START Reading text
Does the story adequately explain/quantify the harms of the intervention?

Satisfactory

The story states that there were “no side effects” from the procedure, but then goes on to explain that three men reported that their erections weren’t as firm after the procedure. Call us picky, but wouldn’t that count as a side effect? We were pleased to see some mention of the potential for nerve damage if the procedure needs to be repeated in order to maintain its effectiveness. But there should have been some acknowledgment that this study was far too small to accurately assess potential harms of the procedure. A mixed bag, but enough concerns were raised to give the benefit of the doubt on this one.

Does the story seem to grasp the quality of the evidence?

Not Satisfactory

The story gets far ahead of itself when it allows “supporters” of the procedure to claim that it “could someday become a standard treatment for” PE. (We note that this is the second story by WebMD within a few days out of the same conference that allowed supporters of a new idea to claim their idea could become a standard treatment someday. Here’s the other one.) The statement is technically correct, but then again it’s also true that the reviewers of this story “could someday” be voted “sexiest men alive” by People Magazine, too. But you wouldn’t want to go public with such a prediction. Similarly, we think it’s too early to talk about a new standard of treatment when the best available supporting evidence comes from a small, uncontrolled experiment — the kind that can be easily skewed by placebo effects. We would be much more confident in the study’s findings had it compared the treatment against a “sham” cryoablation procedure performed on a control group. And we wish the story had warned readers about the limitations of uncontrolled studies when evaluating a treatment’s potential benefits.

Does the story commit disease-mongering?

Not Satisfactory

The story’s estimate of PE prevalence (20% to 38%) is in line with the figures reported in a 2006 review of the literature.  We wish such stories would cite prevalence sources – as we just did.
END Reading text
START Dataset entries
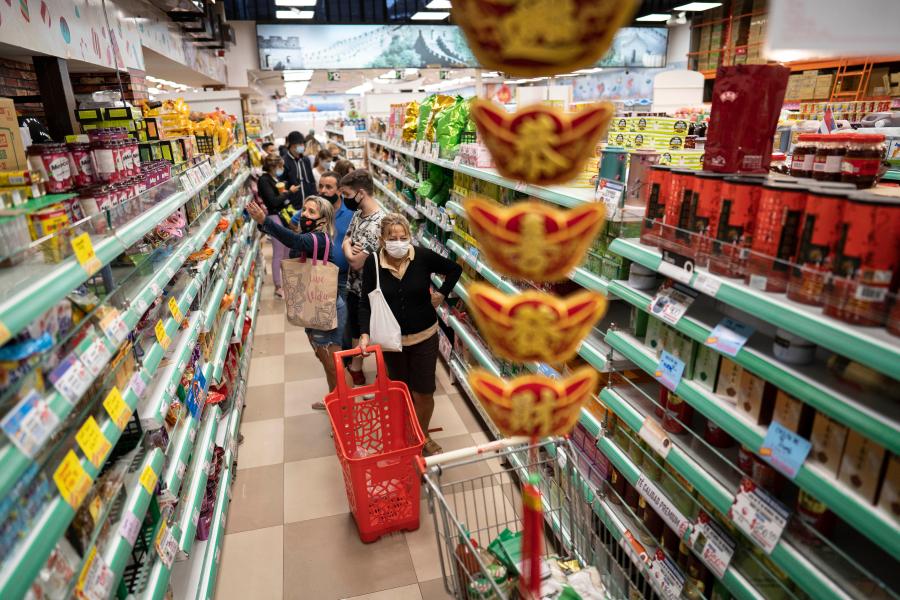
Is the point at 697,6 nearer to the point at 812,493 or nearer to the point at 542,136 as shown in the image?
the point at 812,493

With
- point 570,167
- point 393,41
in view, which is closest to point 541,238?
point 570,167

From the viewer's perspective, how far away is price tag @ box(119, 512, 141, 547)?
59.7 inches

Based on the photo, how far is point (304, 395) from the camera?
4586mm

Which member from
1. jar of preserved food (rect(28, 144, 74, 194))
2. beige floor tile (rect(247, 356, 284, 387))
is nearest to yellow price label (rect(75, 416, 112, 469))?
jar of preserved food (rect(28, 144, 74, 194))

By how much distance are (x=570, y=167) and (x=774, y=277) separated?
79cm

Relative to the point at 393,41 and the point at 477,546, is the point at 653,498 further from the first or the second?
the point at 393,41

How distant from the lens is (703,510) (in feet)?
5.80

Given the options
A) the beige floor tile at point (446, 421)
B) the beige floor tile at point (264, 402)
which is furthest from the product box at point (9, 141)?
the beige floor tile at point (446, 421)

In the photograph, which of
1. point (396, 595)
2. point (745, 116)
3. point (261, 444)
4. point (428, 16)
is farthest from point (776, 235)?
point (428, 16)

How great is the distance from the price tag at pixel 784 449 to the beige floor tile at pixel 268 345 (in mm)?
4736

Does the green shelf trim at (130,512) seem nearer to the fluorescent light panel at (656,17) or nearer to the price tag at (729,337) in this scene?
the price tag at (729,337)

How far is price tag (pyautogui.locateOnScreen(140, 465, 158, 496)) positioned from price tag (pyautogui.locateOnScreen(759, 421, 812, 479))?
1.80 m

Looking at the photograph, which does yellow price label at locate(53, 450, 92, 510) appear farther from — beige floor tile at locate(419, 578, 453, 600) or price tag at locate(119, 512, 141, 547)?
beige floor tile at locate(419, 578, 453, 600)

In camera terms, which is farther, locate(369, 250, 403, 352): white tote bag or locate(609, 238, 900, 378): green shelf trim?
locate(369, 250, 403, 352): white tote bag
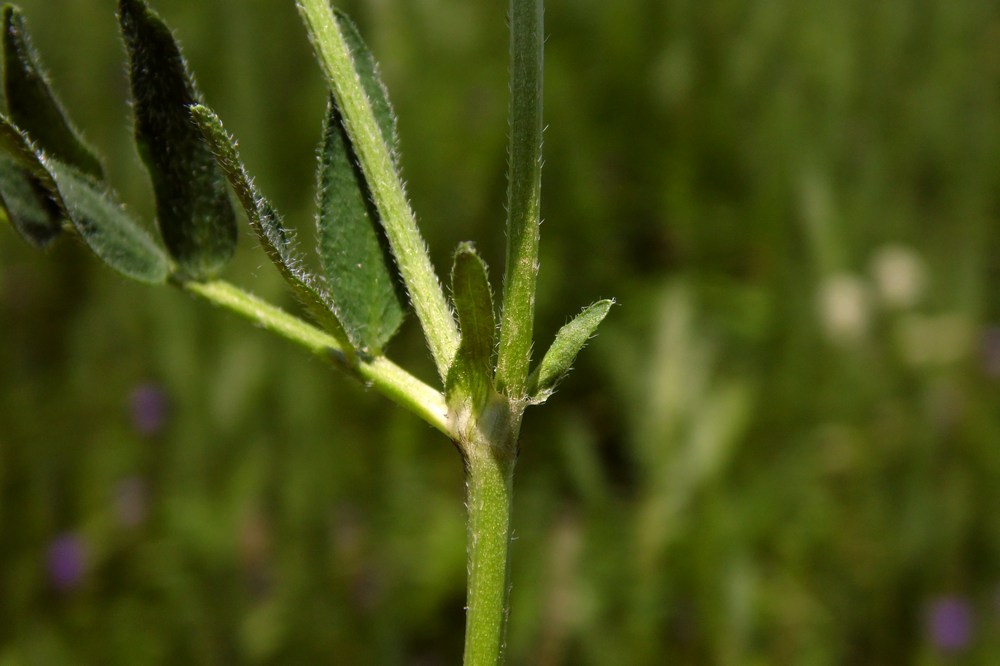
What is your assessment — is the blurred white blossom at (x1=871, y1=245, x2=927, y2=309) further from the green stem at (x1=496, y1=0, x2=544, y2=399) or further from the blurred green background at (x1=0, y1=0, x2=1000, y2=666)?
END Dataset entries
## Actions to take
a – Answer these questions from the review:
(i) How many men reported that their erections weren't as firm after the procedure?
(ii) What rating does the review give the question on the quality of the evidence?
(iii) What range does the story give for PE prevalence?
b – Transcribe the review, everything from "The story’s estimate" down to "we just did.".

## Answers below
a –
(i) Three
(ii) Not Satisfactory
(iii) 20% to 38%

b –
The story’s estimate of PE prevalence (20% to 38%) is in line with the figures reported in a 2006 review of the literature.  We wish such stories would cite prevalence sources – as we just did.